Rusdianto Samawa (cuplik/ist)
Oleh: Rusdianto Samawa*
"Aku bingung, semua bingung mas", demikian sesal dan lampiasan kekecewaan banyak media darling yang selama ini kontra Menteri KKP RI. Media darling diwakili oleh personal jurnalis yang memang mereka berasal dari nelayan asli dikampungnya.
Ada juga, jurnalis secara pribadi yang menyatakan sikap bingung melalui pesan messenger WhatsApp seperti koran Indopost, Kompas, MetroTv, The Jakarta Post, dan nusantaranews.
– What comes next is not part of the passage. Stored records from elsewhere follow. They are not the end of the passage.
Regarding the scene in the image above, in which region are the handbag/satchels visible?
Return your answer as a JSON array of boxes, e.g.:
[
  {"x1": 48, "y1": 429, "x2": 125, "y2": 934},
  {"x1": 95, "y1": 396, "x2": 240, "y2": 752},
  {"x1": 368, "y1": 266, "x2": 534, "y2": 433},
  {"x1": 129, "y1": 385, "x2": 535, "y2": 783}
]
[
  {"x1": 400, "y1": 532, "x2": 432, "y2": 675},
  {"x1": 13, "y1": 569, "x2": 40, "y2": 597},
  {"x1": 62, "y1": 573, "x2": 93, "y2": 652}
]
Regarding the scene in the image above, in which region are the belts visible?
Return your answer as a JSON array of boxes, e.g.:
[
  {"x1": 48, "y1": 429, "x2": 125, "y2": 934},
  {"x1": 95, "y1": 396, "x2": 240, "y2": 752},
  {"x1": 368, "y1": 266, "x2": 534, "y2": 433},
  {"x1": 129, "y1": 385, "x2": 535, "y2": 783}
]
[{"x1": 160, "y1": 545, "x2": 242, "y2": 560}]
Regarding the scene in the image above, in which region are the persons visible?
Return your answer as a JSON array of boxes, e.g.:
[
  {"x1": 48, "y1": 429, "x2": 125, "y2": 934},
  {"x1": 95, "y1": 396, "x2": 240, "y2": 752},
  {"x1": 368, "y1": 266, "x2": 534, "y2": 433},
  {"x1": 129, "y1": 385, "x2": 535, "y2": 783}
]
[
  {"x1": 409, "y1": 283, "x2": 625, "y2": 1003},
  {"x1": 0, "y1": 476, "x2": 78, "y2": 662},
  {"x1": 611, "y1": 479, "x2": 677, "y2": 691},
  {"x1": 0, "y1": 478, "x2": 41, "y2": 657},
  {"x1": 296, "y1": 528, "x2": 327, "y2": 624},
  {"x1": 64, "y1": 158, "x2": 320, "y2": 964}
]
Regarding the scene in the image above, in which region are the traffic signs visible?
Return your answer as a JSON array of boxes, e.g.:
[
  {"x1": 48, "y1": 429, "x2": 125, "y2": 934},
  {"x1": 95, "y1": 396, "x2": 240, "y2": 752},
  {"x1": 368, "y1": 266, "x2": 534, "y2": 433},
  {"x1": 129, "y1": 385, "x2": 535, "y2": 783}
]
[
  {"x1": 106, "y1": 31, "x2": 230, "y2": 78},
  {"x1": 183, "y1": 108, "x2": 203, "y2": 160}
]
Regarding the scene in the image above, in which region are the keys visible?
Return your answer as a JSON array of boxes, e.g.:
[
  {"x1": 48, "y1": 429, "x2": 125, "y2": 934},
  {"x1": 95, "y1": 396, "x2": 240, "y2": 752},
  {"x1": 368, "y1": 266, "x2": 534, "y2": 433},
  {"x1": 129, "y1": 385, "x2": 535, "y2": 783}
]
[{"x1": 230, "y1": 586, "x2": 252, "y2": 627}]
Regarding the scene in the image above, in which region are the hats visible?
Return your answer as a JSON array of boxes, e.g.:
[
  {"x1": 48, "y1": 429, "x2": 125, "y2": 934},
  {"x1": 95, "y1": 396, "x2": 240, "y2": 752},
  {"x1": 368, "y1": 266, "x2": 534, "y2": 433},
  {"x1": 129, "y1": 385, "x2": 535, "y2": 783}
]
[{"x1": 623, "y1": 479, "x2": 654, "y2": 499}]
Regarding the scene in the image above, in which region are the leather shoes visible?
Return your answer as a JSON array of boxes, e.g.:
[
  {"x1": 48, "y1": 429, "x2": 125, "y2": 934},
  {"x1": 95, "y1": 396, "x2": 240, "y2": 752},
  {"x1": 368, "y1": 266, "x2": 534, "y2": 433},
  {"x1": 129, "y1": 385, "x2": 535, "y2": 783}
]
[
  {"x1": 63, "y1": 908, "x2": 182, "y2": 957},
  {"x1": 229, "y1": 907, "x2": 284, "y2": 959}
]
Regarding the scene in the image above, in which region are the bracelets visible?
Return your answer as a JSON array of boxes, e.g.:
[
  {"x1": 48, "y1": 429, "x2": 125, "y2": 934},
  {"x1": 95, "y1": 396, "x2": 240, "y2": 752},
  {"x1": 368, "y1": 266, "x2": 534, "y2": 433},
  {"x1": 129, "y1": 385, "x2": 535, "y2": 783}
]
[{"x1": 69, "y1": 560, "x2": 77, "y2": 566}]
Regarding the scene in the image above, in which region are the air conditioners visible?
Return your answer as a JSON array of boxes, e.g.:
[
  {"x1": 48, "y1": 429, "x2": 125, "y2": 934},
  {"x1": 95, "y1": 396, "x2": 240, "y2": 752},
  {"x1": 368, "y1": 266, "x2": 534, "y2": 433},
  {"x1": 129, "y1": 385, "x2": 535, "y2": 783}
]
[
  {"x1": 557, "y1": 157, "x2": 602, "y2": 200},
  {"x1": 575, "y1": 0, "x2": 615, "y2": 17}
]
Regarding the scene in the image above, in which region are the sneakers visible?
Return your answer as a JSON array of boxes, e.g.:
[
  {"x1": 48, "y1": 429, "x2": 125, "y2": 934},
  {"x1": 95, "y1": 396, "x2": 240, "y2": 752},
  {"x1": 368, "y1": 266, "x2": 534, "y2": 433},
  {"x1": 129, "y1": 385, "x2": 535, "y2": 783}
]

Jurnalis lain banyak yang menyatakan sesal sekaligus simpatik terhadap aksi 17 Januari 2018.
Selain itu, tentu nelayan yang tersebar dimedia sosial menyatakan bingungnya melalui permintaan nomor kontak dan messenger facebook. "Semua Bingung" mengapa Menteri KKP berbeda dengan Presiden Jokowi dalam mengambil keputusan. Saya menjawab mereka bahwa "Presiden dan Menteri tidak berbeda sama sekali, bahkan Menteri KKP sebagai bawahan langsung menjalankan keputusan audiensi atau dialog antara Presiden dengan Nelayan.
Pertanyaannya, apa yang membuat mereka bingung dan sesal? selama 3 tahun terakhir proses pembangunan opini terhadap masyarakat nelayan sangat sulit. Bahkan harus berjuang lebih keras lagi melalui berbagai cara.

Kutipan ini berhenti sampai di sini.